Lucy (2014), directed by Luc Besson, follows a young woman who gains extraordinary mental powers after a drug is absorbed into her body. Scarlett Johansson plays Lucy, a student in Taipei who is forced to carry a new synthetic substance inside her stomach.

When the bag leaks, the drug floods her system and begins unlocking parts of her brain that no human has used before. Her abilities grow by the hour. She can control her body, read minds, move objects, and process information at speeds beyond anything science has seen. Morgan Freeman plays Professor Norman, a researcher who has spent his career studying what the brain could do if it were fully used. Choi Min-sik plays Mr Jang, the Korean crime boss who put the drug inside her and wants it back. The film runs one hour and 29 minutes. Luc Besson wrote and directed it.

Why You Should Watch

Scarlett Johansson carries the film through a transformation that strips away everything human. She starts as a frightened woman crying in a cell. By the end she speaks without feeling and sees the world as pure information. That shift is unsettling and Johansson plays it without flinching. The scene where she calls her mother while still aware enough to feel is the most powerful in the film.

Luc Besson moves fast. The film wastes nothing in its 89 minutes. The action hits hard and the science fiction ideas come thick. The premise, that humans use only ten per cent of their brain, is not true, but the film does not care. It uses the idea as a launch pad and commits fully. Morgan Freeman lends gravity to the science. Choi Min-sik brings menace to the villain. The final act reaches for something bigger than an action film usually attempts, and whether it lands depends on the viewer.

Favourite Quote

"We never really die."

Lucy says this as her transformation nears its end. She has moved beyond fear, beyond pain, beyond the body itself. The line is calm and strange.
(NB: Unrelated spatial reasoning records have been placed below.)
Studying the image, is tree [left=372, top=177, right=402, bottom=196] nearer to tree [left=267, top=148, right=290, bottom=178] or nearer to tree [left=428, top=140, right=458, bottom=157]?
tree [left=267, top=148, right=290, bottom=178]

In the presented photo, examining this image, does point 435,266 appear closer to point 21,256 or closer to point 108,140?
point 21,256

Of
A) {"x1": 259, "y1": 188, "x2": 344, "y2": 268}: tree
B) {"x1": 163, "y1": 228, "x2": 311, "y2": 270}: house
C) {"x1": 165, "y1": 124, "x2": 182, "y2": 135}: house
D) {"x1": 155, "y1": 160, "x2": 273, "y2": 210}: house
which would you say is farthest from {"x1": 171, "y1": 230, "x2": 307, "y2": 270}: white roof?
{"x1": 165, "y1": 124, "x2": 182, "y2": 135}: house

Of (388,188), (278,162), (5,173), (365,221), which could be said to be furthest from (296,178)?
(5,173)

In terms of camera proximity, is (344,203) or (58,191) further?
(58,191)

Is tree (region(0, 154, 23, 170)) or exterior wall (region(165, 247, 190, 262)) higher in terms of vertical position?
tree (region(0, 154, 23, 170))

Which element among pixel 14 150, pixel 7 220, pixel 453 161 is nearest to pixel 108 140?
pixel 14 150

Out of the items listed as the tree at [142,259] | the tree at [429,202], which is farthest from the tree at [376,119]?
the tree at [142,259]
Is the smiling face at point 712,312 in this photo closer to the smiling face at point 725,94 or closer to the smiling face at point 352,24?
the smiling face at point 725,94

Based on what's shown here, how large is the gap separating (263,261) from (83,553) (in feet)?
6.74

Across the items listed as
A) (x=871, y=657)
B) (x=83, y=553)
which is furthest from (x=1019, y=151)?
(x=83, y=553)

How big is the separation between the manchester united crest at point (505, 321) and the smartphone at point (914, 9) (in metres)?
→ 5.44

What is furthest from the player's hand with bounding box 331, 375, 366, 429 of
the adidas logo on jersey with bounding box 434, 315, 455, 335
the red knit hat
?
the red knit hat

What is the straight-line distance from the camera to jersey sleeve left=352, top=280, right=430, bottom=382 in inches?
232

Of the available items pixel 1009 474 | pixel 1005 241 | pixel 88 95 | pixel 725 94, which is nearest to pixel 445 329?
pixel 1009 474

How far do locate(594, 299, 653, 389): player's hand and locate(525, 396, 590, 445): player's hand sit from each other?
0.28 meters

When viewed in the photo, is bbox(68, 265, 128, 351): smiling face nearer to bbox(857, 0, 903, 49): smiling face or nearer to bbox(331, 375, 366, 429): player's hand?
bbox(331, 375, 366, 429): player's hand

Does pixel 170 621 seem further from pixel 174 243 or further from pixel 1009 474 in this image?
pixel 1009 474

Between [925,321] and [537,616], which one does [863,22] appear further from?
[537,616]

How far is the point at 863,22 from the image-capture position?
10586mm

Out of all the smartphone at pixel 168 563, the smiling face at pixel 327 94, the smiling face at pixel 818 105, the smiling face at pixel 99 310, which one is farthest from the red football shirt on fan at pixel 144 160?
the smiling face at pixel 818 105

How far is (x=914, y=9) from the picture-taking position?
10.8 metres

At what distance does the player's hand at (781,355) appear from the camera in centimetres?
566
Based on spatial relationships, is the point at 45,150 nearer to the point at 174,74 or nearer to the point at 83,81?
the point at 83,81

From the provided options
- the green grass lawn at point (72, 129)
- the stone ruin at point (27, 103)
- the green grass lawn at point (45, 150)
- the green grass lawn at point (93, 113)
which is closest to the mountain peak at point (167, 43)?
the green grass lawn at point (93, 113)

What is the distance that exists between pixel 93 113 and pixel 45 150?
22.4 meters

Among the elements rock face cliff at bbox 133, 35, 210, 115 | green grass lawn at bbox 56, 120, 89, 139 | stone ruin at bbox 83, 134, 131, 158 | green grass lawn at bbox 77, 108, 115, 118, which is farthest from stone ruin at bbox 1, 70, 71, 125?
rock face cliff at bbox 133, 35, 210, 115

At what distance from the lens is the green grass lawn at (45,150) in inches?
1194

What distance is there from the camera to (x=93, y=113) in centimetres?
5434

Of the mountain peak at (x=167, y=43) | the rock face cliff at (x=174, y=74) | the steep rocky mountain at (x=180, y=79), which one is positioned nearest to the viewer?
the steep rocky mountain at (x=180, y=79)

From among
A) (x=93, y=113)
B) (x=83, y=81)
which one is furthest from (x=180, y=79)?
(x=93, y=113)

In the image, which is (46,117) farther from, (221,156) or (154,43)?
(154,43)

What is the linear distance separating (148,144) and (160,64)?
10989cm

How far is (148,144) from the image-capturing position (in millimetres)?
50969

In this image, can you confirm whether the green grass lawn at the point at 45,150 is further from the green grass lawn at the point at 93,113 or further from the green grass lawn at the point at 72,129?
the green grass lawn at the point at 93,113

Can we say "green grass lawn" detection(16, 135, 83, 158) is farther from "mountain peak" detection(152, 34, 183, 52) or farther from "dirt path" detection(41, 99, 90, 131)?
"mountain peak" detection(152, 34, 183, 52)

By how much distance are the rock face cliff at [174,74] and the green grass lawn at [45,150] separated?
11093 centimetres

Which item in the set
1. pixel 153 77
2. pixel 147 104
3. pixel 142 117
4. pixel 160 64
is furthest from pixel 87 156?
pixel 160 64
It sits between science and something older. Whether you find comfort or coldness in it depends on what you bring to the film.

Takeaway

Knowledge without feeling is not wisdom. The film teaches that power beyond human limits comes at a human cost. The more Lucy gains, the more she loses of herself. Fear can push a person further than ambition ever could. And the question of what we would do with everything, if we could have it, is worth asking even when the answer frightens us.